Giorgio Ragazzini ha insegnato lettere nella scuola media. Come responsabile dell’aggiornamento ha organizzato seminari, corsi e convegni. Fa parte del Gruppo di Firenze per la scuola del merito e della responsabilità. È autore del libro Una scuola esigente (Rubbettino Editore, 2023).

Tentativi di riformare la scuola ne sono stati fatti diversi, con iniziative partite via via sia dal ministero sia da assemblee collettive, dal “basso” (studenti, sindacati, insegnanti…). Ma alcuni nodi di fondo restano irrisolti. Fra il 2015 e il 2016 per provare a cambiare il sistema penitenziario furono indetti gli Stati generali dell’esecuzione penale, che, al di là dei molto parziali risultati conseguiti, ebbero un’ampia partecipazione. Secondo lei quel modello si potrebbe estendere alla scuola? Partendo dall’idea che tutti quelli che frequentano a vario titolo e con diverso ruolo il mondo della scuola hanno non solo diritto ma direi interesse a ragionare dei cambiamenti necessari.
E lo farebbero attraverso delle organizzazioni o anche a titolo individuale?
Anche a titolo individuale.
In effetti via via si è parlato di “Stati generali della scuola”. Mi sembra però che sia molto più complicato replicare l’esperienza fatta per il carcere.
Forse mi sbaglio, ma credo che per la scuola trovare degli obiettivi comuni su cui basare le proposte sia un bel problema. In questo campo è giustissimo auspicare il dialogo, però su un numero limitato di argomenti ben delineati.

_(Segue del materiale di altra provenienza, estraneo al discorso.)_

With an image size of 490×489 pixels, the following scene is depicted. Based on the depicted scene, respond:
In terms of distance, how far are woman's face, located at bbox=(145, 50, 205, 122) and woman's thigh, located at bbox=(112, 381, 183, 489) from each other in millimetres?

Mi interesserebbe in modo particolare rilanciare la proposta che abbiamo fatto come “Gruppo per la scuola del merito e della responsabilità” per una diversa organizzazione delle scuole superiori. Che si baserebbe su corsi delle singole materie invece che sulla successione delle classi. In poche parole, non si passerebbe più alla classe successiva, ma dal primo al secondo corso di italiano, dal primo al secondo di matematica e via dicendo. Si eviterebbe così la bocciatura “in blocco”, con la perdita dell’anno.

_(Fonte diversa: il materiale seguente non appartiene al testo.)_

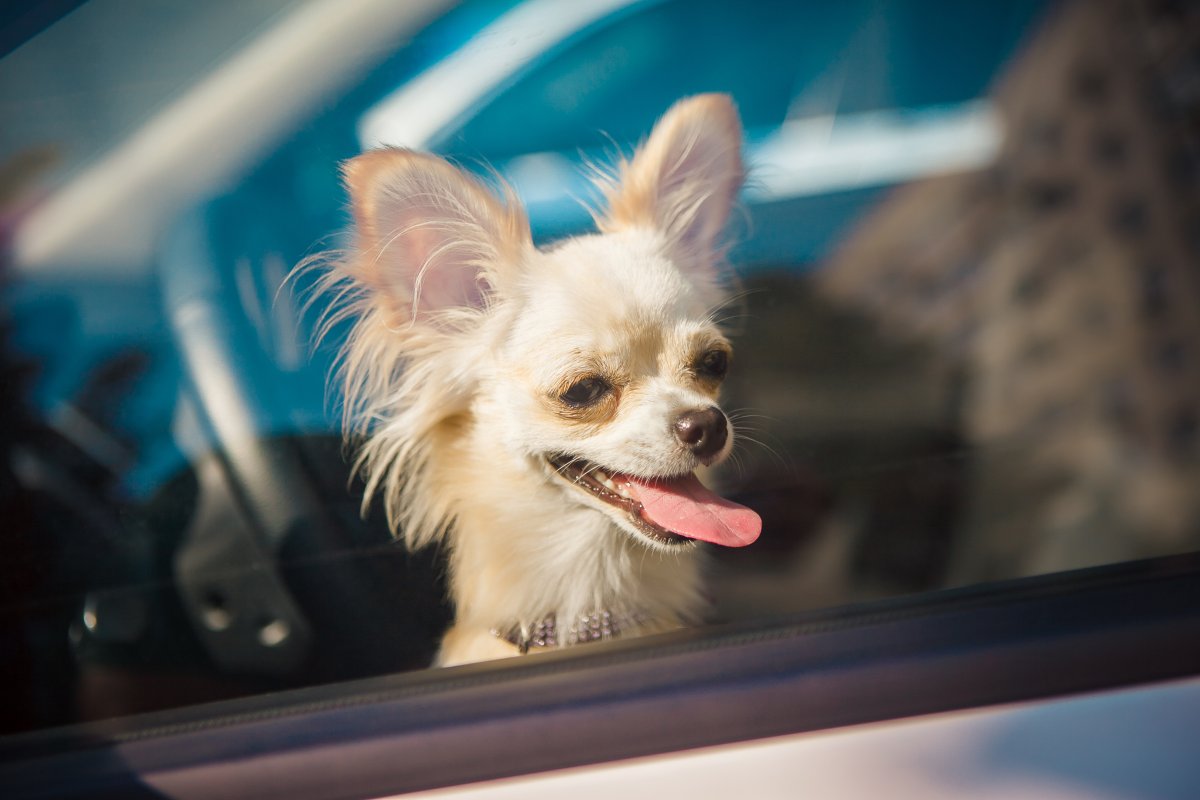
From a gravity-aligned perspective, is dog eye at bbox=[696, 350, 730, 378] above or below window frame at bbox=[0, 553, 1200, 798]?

Quindi non sarebbe così difficile adottare quel modello, avviare una discussione ampia e il più possibile aperta, ma per quale motivo questo tentativo non è stato fatto? Forse sulla scuola ci sono più resistenze che sul carcere? La scuola è più divisiva?
Sì, secondo me è più divisiva. Ho l’impressione che sul carcere ci sia molta concretezza nel rilevare e trattare i suoi problemi. Nella scuola c’è più astrattezza e anche più “partiti presi”. È un terreno molto complesso. Comprende i programmi, la preparazione degli insegnanti, la sua organizzazione interna e la sua “governance”, come si usa dire. La scuola include tante cose su cui è difficile trovare dei punti di incontro, però penso che, se si dessero delle regole precise su come confrontarsi e si facessero delle domande puntuali, si otterrebbero risultati migliori. Immagino una discussione con una struttura piramidale, partendo da riunioni locali.
Anche gli Stati generali dell’esecuzione penale avevano una struttura del genere. C’era una commissione di esperti, diciotto tavoli di lavoro con un referente ciascuno, e audizioni svolte a ogni tavolo. Tornando alla proposta presentata dal Gruppo di Firenze, riguarda una questione -la bocciatura- su cui si orienta molto dell’agire degli insegnanti. Ma perché la bocciatura fa così paura? E a chi fa più paura, ai ragazzi o agli adulti?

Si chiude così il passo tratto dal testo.